> [REQUESTS]
A. Reproduce the passage on visual question answering from "Absolute Position Recognition." to "and testing sets.".
B. Decide whether each statement agrees with the passage on visual question answering, answering yes or no and quoting the words from the passage that settle it: (i) Past work found that the question text alone is a weak predictor of the answer. (ii) In the position task, the red square appears on a white background. (iii) Each image in the position task comes with four questions, two of which have the answer "yes."
C. Continue the passage on visual question answering from the point where it ends.

> [EXCERPT TO READ]
# # # #

The questions in the public VQA datasets are quite varied and difficult and often require common sense knowledge to answer (e.g., “Does this man have 20/20 vision?” about a person wearing glasses). Furthermore, past work [9, 10] showed that the question text alone (no image) is a very strong predictor of the answer. Therefore, before evaluating on standard datasets, we would first like to understand how the proposed model uses spatial attention to answer simple visual questions where the answer cannot be predicted from question alone. Our visualization demonstrates that the attention mechanism does learn to attend to objects and gather evidence via certain inference rules.

Absolute Position Recognition. We investigate whether the model has the ability to recognize the rough absolute location of the object in the image. We design a simple task where an object (a red square) appears in some region of a white-background image, and the question is “Is there a red square on the [top$\mid $bottom$\mid $left$\mid $right]?” For each image, the square is randomly placed in one of the four regions, and the four questions are generated together with three “no” and one “yes” answer. The generated data is split into training and testing sets.

# # # #

> [Image-based spatial reasoning rows]
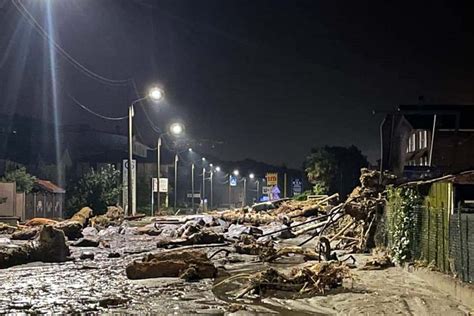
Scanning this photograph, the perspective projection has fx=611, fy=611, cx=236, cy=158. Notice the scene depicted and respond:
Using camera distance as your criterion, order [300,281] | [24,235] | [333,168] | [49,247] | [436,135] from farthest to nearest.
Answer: [333,168], [436,135], [24,235], [49,247], [300,281]

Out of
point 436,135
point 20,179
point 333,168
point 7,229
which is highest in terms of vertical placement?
point 436,135

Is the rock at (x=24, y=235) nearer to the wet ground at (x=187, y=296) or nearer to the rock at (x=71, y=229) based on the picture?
the rock at (x=71, y=229)

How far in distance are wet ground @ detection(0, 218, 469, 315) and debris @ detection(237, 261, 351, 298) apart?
1.07 ft

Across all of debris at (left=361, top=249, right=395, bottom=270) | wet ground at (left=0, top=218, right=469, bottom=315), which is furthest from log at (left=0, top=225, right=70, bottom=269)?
debris at (left=361, top=249, right=395, bottom=270)

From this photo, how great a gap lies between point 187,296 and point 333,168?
5418cm

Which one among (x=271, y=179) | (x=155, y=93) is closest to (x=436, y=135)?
(x=155, y=93)

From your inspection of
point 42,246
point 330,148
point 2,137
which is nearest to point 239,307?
point 42,246

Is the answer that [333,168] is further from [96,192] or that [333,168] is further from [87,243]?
[87,243]

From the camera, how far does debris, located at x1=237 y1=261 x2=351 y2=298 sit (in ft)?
41.0

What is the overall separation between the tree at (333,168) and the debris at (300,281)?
163ft

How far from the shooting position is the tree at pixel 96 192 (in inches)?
1612

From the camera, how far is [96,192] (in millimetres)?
41094

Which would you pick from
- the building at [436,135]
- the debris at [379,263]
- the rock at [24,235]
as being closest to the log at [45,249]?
the rock at [24,235]

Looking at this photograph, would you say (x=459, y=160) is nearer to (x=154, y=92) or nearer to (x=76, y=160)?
(x=154, y=92)
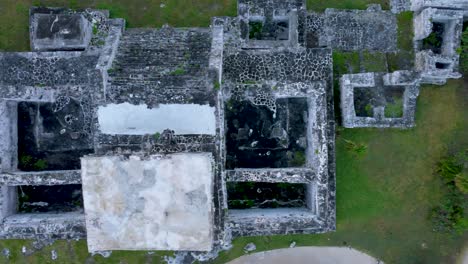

# # # #

> [ANSWERS TO THE EXERCISES]
A.
Absolute Position Recognition. We investigate whether the model has the ability to recognize the rough absolute location of the object in the image. We design a simple task where an object (a red square) appears in some region of a white-background image, and the question is “Is there a red square on the [top$\mid $bottom$\mid $left$\mid $right]?” For each image, the square is randomly placed in one of the four regions, and the four questions are generated together with three “no” and one “yes” answer. The generated data is split into training and testing sets.

B.
(i) No: "the question text alone (no image) is a very strong predictor of the answer."
(ii) Yes: "an object (a red square) appears in some region of a white-background image."
(iii) No: "the four questions are generated together with three “no” and one “yes” answer."

C.
Due to the simplicity of this synthetic dataset, the SMem-VQA one-hop model achieves 100 % test accuracy. However, the baseline model (iBOWIMG) [11] cannot infer the answer and only obtains accuracy of around 75 %, which is the prior probability of the answer “no” in the training set. The SMem-VQA one-hop model is equivalent to the iBOWIMG model if the attention weights in our one-hop model are set equally for each location, since the iBOWIMG model uses mean pooling of the same convolutional features ($inception\_5b/output$ in GoogLeNet). We visualize the attention weights (Fig. 3) and find that the relationship between the high-attention regions and the answer can be expressed by one of two logical expressions: (1) Look at the position specified in the question (top$\mid $bottom$\mid $right$\mid $left), if it contains a square, then answer “yes”, otherwise, answer “no”; (2) Look at the region containing the square, then answer “yes” if the question is about that position and “no” otherwise.

In the iBOWIMG model, the mean-pooled GoogLeNet visual features lose spatial information and thus cannot distinguish images with a square in different positions. On the contrary, our SMem-VQA model can select different regions according to the question, and generate an answer based on the selected region, using some learned inference rules. This experiment demonstrates that the attention mechanism in our model is able to make absolute spatial location inference based on the spatial attention.

Relative Position Recognition. To check whether the model has the ability to infer the position of one object relative to another object, we collect all the cat images from the MS COCO Detection dataset [31], and add a red square on the [top$\mid $bottom$\mid $left$\mid $right] of the bounding box containing the cat. For each generated image, we create four questions, “Is there a red square on the [top$\mid $bottom$\mid $left$\mid $right] of the cat?” together with three “no” answers and one “yes” answer. We select 2639 training cat images and 1395 testing cat images from MS COCO Detection dataset.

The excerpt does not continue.